À Karusi, les membres de la communauté Batwa, notamment ceux de la colline Buhinyuza dans la commune Buhiga, expriment avec insistance leur désir d’accéder à des terres cultivables. Jadis reconnus pour leur savoir-faire en poterie, ils affirment aujourd’hui que cette activité traditionnelle ne leur permet plus de subvenir à leurs besoins.

La raréfaction de l’argile, matière première essentielle à leur artisanat, complique davantage leur quotidien. « Avant, on pouvait encore produire des pots pendant la saison des pluies, mais désormais on nous interdit d’extraire l’argile, même là où on avait l’habitude de la trouver », déplore Floride Niyonizigiye. Face à ces restrictions, certains sont contraints de se procurer illégalement cette ressource pour maintenir une activité devenue marginale.

Avec la modernisation des modes de vie, la demande en poterie traditionnelle chute considérablement. Les ustensiles modernes, plus durables, ont peu à peu remplacé les pots artisanaux. Daniel Banyankirubusa, un autre habitant, affirme que l’avenir de leur communauté ne peut plus reposer uniquement sur cette pratique ancestrale. « Ce métier perd de sa valeur, et nous ne pouvons plus compter sur lui pour faire vivre nos familles. »

Dans cette impasse, les Batwa souhaitent se tourner vers l’agriculture, mais se heurtent à un obstacle majeur : l’absence de terres. Pourtant, des engagements avaient été pris par les autorités. Le président de la République avait annoncé qu’un hectare de terre serait attribué à chaque ménage Batwa afin de favoriser leur développement agro-pastoral. Mais à ce jour, cette promesse reste lettre morte.

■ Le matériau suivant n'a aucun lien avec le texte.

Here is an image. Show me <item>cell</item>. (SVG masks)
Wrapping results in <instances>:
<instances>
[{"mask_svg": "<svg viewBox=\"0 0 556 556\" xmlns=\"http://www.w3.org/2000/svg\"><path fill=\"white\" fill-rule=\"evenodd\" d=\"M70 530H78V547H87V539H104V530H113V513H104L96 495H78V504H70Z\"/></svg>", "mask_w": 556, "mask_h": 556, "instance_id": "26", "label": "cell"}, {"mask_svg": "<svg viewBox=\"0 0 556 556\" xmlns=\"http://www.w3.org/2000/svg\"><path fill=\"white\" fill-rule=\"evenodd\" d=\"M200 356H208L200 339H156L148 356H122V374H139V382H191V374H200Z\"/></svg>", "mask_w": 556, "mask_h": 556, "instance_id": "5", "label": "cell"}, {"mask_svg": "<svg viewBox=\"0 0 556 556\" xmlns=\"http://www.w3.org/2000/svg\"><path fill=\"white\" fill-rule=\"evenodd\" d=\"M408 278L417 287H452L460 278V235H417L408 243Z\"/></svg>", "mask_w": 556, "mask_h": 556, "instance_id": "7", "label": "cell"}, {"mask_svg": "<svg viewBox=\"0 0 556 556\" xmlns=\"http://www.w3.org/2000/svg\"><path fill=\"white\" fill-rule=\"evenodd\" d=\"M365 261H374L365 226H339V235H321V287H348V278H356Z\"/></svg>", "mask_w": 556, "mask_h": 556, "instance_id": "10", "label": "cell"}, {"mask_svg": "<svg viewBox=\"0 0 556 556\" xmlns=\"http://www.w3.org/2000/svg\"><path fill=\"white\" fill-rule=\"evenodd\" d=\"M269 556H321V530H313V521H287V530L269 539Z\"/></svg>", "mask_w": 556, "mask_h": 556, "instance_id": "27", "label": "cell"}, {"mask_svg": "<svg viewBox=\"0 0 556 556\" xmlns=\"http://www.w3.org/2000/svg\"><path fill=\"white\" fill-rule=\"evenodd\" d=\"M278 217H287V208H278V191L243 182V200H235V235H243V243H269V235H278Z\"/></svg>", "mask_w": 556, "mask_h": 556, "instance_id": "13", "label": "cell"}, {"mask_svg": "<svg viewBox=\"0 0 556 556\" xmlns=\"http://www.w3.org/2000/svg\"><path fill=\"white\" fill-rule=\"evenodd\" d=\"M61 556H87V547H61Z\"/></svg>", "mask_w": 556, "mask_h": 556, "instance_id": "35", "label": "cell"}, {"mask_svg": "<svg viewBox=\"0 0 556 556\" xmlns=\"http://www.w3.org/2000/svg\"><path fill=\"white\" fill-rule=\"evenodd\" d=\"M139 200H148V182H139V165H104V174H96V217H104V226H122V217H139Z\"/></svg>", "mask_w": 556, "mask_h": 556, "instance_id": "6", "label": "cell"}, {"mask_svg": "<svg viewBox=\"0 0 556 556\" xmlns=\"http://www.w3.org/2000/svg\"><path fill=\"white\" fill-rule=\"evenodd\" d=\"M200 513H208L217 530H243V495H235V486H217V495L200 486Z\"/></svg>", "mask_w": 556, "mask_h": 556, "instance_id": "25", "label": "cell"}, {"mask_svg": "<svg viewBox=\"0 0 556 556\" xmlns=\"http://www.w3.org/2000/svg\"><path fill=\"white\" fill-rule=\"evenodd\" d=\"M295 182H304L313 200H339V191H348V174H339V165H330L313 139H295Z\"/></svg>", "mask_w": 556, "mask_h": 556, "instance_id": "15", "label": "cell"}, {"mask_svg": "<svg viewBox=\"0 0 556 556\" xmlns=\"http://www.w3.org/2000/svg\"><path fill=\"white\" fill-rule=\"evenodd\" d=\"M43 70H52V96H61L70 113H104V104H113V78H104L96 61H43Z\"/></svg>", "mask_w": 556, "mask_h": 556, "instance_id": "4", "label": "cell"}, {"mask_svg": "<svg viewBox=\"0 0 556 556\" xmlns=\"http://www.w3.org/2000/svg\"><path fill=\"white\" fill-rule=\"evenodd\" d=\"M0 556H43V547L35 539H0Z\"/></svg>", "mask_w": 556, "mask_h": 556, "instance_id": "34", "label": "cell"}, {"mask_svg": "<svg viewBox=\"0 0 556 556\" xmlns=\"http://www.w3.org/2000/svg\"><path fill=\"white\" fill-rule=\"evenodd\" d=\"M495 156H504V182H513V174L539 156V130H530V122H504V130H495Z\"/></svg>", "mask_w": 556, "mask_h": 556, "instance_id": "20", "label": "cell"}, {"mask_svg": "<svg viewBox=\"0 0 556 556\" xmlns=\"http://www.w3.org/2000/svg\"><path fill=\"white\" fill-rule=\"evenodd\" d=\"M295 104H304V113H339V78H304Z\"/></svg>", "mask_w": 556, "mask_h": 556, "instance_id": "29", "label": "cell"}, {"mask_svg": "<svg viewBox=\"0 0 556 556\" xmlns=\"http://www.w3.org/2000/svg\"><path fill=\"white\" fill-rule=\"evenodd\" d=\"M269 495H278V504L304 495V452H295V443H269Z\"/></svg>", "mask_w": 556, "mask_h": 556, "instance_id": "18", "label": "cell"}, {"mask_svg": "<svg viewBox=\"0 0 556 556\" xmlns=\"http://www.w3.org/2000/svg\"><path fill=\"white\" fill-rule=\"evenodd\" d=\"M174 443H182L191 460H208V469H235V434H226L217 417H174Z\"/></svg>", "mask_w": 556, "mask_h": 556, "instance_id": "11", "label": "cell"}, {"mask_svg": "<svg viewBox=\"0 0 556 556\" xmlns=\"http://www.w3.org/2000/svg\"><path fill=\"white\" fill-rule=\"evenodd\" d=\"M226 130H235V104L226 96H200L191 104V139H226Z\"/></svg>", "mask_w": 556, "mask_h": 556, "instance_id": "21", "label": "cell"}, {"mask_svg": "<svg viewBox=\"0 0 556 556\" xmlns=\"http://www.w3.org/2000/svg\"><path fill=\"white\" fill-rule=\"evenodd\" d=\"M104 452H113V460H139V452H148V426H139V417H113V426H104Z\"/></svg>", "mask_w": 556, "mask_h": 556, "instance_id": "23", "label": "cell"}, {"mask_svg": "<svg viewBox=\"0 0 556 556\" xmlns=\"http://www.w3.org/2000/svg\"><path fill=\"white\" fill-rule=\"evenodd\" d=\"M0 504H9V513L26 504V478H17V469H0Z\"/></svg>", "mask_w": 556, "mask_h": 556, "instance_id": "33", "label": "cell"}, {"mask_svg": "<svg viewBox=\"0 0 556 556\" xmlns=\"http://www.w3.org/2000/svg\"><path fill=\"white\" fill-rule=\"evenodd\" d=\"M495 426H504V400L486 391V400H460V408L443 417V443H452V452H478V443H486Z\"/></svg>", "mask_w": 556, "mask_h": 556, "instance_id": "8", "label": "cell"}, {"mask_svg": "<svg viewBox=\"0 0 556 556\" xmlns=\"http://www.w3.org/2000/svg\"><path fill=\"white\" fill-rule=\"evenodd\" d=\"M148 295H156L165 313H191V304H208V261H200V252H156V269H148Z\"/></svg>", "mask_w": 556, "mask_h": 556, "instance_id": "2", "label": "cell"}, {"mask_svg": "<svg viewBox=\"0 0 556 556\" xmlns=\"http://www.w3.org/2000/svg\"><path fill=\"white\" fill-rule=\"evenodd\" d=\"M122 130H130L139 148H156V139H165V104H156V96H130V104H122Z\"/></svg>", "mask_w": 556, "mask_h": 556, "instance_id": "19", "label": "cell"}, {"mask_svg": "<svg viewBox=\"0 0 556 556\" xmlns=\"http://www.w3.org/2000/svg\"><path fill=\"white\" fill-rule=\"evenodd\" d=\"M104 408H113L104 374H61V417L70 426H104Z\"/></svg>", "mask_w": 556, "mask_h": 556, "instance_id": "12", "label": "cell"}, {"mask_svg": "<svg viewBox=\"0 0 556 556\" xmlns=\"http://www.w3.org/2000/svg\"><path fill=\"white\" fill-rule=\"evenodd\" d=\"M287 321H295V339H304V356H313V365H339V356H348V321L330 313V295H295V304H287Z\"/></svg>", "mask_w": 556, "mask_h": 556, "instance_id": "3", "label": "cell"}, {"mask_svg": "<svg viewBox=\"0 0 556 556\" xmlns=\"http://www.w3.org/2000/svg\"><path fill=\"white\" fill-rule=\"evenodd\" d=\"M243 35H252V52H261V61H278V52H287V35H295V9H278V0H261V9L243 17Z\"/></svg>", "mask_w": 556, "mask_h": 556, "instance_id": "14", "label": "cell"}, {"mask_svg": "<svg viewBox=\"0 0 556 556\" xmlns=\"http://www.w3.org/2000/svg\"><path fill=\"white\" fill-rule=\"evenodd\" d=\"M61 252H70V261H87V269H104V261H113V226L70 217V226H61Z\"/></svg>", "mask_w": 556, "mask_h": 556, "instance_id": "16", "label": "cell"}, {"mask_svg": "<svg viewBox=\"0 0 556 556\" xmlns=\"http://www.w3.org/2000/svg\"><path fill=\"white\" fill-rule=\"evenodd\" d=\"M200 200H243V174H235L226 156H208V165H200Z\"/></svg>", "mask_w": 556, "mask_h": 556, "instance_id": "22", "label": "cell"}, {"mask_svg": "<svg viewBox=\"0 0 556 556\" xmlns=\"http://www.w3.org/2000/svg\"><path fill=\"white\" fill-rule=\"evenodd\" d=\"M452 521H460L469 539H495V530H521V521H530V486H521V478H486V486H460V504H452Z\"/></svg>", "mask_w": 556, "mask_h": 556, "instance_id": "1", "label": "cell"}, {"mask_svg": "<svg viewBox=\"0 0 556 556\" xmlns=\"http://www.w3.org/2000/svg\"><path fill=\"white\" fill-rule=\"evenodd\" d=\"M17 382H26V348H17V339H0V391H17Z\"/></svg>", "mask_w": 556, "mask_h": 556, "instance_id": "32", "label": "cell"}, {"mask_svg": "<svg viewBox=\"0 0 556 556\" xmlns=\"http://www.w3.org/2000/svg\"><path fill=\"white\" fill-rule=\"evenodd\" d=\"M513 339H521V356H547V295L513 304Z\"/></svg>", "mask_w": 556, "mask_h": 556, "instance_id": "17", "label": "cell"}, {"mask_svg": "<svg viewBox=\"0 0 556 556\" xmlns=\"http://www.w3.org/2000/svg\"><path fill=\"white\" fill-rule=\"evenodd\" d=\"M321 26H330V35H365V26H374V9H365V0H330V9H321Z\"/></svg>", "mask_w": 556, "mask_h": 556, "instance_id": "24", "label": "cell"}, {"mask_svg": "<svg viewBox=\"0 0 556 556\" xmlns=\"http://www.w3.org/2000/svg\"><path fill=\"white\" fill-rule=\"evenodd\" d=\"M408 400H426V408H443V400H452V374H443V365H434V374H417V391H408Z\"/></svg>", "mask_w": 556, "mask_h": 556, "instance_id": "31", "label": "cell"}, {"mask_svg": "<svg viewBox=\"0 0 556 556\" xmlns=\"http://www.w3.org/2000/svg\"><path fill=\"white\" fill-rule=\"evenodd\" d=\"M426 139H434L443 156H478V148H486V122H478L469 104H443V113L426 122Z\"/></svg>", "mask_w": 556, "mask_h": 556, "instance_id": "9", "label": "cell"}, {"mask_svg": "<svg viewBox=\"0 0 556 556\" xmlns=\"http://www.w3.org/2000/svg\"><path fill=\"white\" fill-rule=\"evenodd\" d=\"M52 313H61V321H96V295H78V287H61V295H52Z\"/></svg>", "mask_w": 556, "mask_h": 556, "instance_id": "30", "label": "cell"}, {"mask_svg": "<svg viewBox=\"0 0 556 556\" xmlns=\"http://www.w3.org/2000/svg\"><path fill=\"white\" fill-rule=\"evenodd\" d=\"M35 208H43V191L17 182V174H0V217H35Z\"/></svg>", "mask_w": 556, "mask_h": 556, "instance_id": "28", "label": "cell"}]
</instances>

Selon Daniel Banyankirubusa, certaines familles vivent encore sur de petites parcelles distribuées sous le régime du président Bagaza, il y a plusieurs décennies. Aujourd’hui, ces espaces sont devenus insuffisants pour des familles qui se sont agrandies. « Nous sommes vingt-sept ménages sur une petite parcelle. Cela ne peut pas continuer ainsi », insiste-t-il.

Audace Bavakure, représentant provincial de l’association Uniproba, rappelle que des démarches avaient été entreprises pour identifier des terres, mais qu’aucune attribution concrète n’a suivi. Pire encore, certaines des terres visitées ont été récupérées pour la culture du café, sans considération pour les besoins des Batwa. Il estime que seule une politique agricole inclusive peut sortir cette population de la pauvreté.

Les Batwa de Karusi lancent un appel au gouvernement pour une mise en œuvre réelle des engagements pris. Ils ne demandent pas l’aumône, mais la possibilité de travailler et de vivre dignement, comme tout citoyen. « Nous voulons cultiver pour nourrir nos enfants et les envoyer à l’école », affirme Odette Nshemezimana.

Le ministère de la Solidarité nationale a reconnu que les terres ne sont pas encore disponibles, mais promet qu’elles seront distribuées en temps voulu. En attendant, les Batwa continuent de vivre dans l’incertitude, espérant que la terre promise ne restera pas un mirage.